# Instructions to follow
Copy out the records below, switching "thin metal pole" to "slender steel pole" wherever it occurs and leaving everything else unchanged. Leave the pictures out.

(begin)

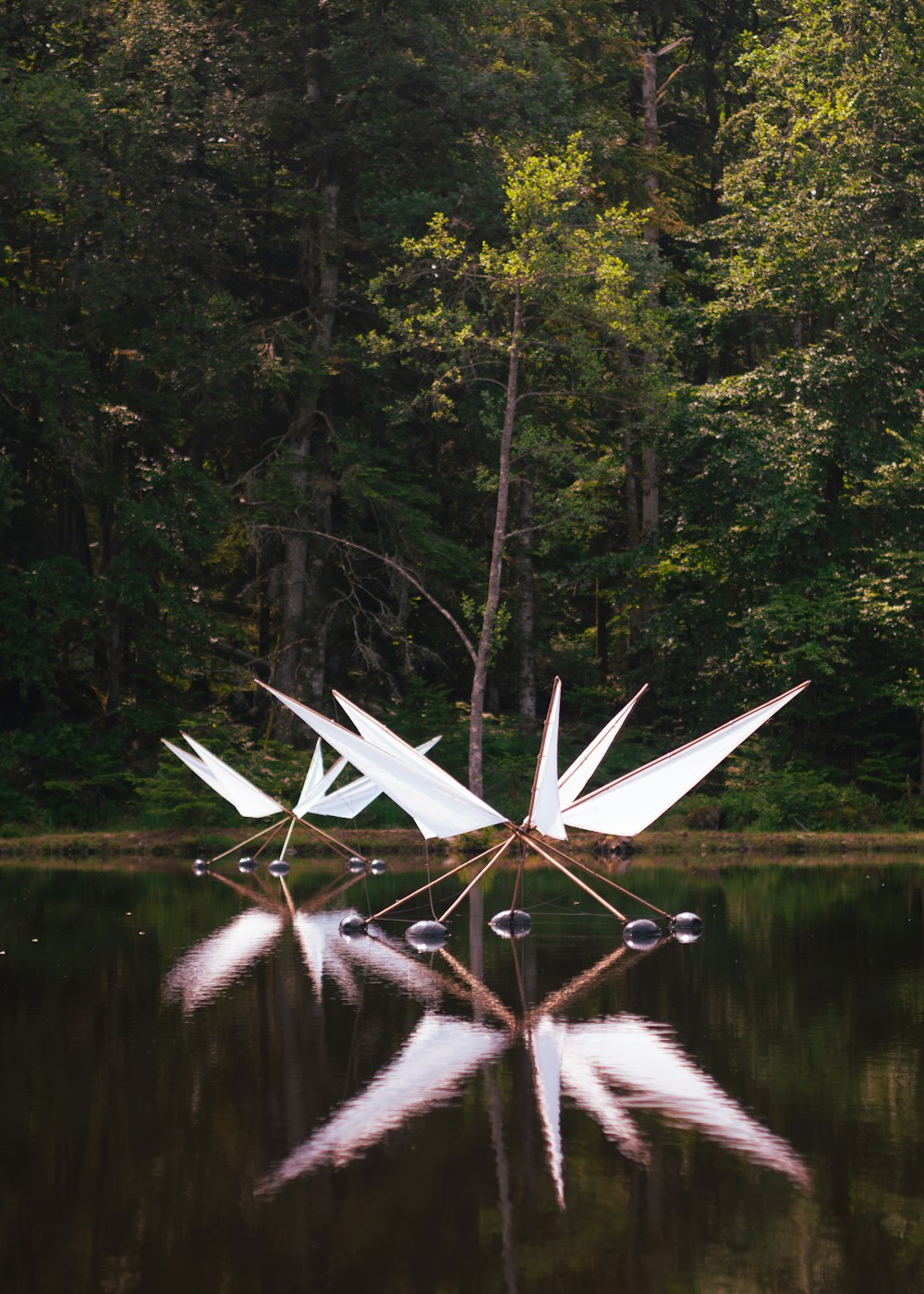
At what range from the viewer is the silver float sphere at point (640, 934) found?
16.5 meters

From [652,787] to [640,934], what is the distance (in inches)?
63.1

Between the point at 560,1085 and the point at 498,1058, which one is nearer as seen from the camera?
the point at 560,1085

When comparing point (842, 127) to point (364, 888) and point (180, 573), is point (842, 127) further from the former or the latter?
point (364, 888)

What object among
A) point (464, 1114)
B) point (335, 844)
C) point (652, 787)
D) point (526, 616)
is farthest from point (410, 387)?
point (464, 1114)

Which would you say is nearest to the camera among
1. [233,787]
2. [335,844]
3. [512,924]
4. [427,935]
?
[427,935]

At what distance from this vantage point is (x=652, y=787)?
16.1 metres

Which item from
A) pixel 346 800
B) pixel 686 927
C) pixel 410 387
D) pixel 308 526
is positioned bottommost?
pixel 686 927

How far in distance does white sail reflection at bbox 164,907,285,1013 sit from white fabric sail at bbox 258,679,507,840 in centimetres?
208

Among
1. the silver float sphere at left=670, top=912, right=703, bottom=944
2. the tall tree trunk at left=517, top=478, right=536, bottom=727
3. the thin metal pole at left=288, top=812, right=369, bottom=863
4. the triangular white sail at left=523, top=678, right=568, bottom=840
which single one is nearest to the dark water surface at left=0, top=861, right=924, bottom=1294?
the silver float sphere at left=670, top=912, right=703, bottom=944

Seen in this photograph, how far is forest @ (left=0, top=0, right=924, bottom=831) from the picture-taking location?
101ft

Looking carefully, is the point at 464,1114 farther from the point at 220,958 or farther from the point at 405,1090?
the point at 220,958

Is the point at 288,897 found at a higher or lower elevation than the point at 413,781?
lower

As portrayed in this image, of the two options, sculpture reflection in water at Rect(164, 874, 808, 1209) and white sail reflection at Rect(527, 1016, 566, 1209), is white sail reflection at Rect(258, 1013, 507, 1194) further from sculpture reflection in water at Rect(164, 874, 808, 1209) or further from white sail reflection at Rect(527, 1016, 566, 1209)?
white sail reflection at Rect(527, 1016, 566, 1209)

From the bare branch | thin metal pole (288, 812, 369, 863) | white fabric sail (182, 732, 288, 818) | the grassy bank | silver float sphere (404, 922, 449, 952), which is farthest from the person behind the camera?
the bare branch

(end)

# The completed task
At what range from the viewer is the silver float sphere at point (640, 934) found?
16.5 meters

From [652,787] to [640,934], what is the distance (in inches)?
63.1

Between the point at 560,1085 and the point at 498,1058, which one is nearer as seen from the camera?
the point at 560,1085

When comparing point (842, 127) to point (364, 888) and point (180, 573), is point (842, 127) further from the former or the latter?
point (364, 888)

What object among
A) point (464, 1114)
B) point (335, 844)
C) point (652, 787)
D) point (526, 616)
is farthest from point (410, 387)?
point (464, 1114)

Which would you say is nearest to the camera among
1. [233,787]
2. [335,844]
3. [512,924]
4. [427,935]
?
[427,935]

At what distance from this vantage point is (x=652, y=787)?
16.1 metres

Which item from
A) pixel 346 800
B) pixel 686 927
C) pixel 410 387
D) pixel 308 526
is positioned bottommost?
pixel 686 927

How far in distance does white sail reflection at bbox 164,907,285,1013 sit from white fabric sail at bbox 258,679,507,840 in centimetres?
208

Among
1. the silver float sphere at left=670, top=912, right=703, bottom=944
2. the tall tree trunk at left=517, top=478, right=536, bottom=727
3. the slender steel pole at left=288, top=812, right=369, bottom=863
4. the triangular white sail at left=523, top=678, right=568, bottom=840
which single one is nearest to the dark water surface at left=0, top=861, right=924, bottom=1294?
the silver float sphere at left=670, top=912, right=703, bottom=944

Seen in this photograph, how far is forest @ (left=0, top=0, right=924, bottom=831) from the picture-taking location?
101ft

Looking carefully, is the point at 464,1114 farther from the point at 220,958 or farther from the point at 405,1090?
the point at 220,958

Is the point at 288,897 found at a higher or lower elevation than the point at 413,781?
lower

As portrayed in this image, of the two options, sculpture reflection in water at Rect(164, 874, 808, 1209) and white sail reflection at Rect(527, 1016, 566, 1209), is white sail reflection at Rect(258, 1013, 507, 1194) further from sculpture reflection in water at Rect(164, 874, 808, 1209) or further from white sail reflection at Rect(527, 1016, 566, 1209)?
white sail reflection at Rect(527, 1016, 566, 1209)

From the bare branch | slender steel pole (288, 812, 369, 863) | white fabric sail (182, 732, 288, 818) | the grassy bank | silver float sphere (404, 922, 449, 952), which is farthest from the person behind the camera?
the bare branch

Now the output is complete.